First of all, I'm suppose to be doing my assignment for my accounting class, but like many other camera addicted people .. I am easily distracted by shiny objects :mrgreen:

These photo's may be disturbing to some, therefore I put caution in the title ... for liability reasons :meh:

My grandson and I made a snowman last month. The first picture is his birth-day. His name is Jack, and he was a very happy snowman .. as you can see ....










When I looked out the window this morning ... this is what I found! I was horrified! This is all that is left of Jack. He was only a month old 







Soon my horror turned into "what the ..." as I looked over my photo's that I took through the window. Look closely at the thin threads of ice holding this guy together! Talk about the will to live!! 






Sorry about the poor quality, but like I said, they were taken through the window.

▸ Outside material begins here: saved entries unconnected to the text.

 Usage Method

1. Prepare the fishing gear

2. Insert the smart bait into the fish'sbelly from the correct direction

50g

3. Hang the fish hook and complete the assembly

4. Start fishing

I was amazed at the thin ice threads that were holding up what was left of his head and thought you guys might like to see it too, so thought I would share :mrgreen:


----------



## Kazoo (Mar 2, 2008)

Thanks for posting these and making me laugh (or is it too sick to laugh at his demise?)


----------



## LaFoto (Mar 2, 2008)

Oh dear. Is (was) that snow head really only just help up by those thin and few bits of ice!? I have never seen anything like that before. That alone make it worthwhile posting your pics! 

Ah well, the fate of the snowmen ... to be lasting one month is being considered "a very long time" here in Germany.


----------



## Double H (Mar 2, 2008)

I was really hoping for a Calvin & Hobbes snowman scene!


----------



## KristinaS (Mar 2, 2008)

This thread made me LOL. Thanks for that!!!


----------



## Spidy (Mar 2, 2008)

Kazoo said:


> Thanks for posting these and making me laugh (or is it too sick to laugh at his demise?)


 

Thanks for the reply! I laughed too. I couldn't believe his head was being held up by thin threads of ice. Kinda cool! and funny


----------



## Spidy (Mar 2, 2008)

LaFoto said:


> Oh dear. Is (was) that snow head really only just help up by those thin and few bits of ice!? I have never seen anything like that before. That alone make it worthwhile posting your pics!
> 
> Ah well, the fate of the snowmen ... to be lasting one month is being considered "a very long time" here in Germany.


 
Yes, his head looked very un-natural the way it was being held up. I found it to be kind of amazing. It has been windy here lately so I'm guessing that is the reason for the result. I'm glad I peaked out the window yesterday, because today all that is left is his feet. 

In MN, snowmen can last all winter ... Dec - Mid March? But he wasn't very big, and the warmer temps helped malt the little guy. Now my grandson wants to build a "snow dog" :mrgreen:


----------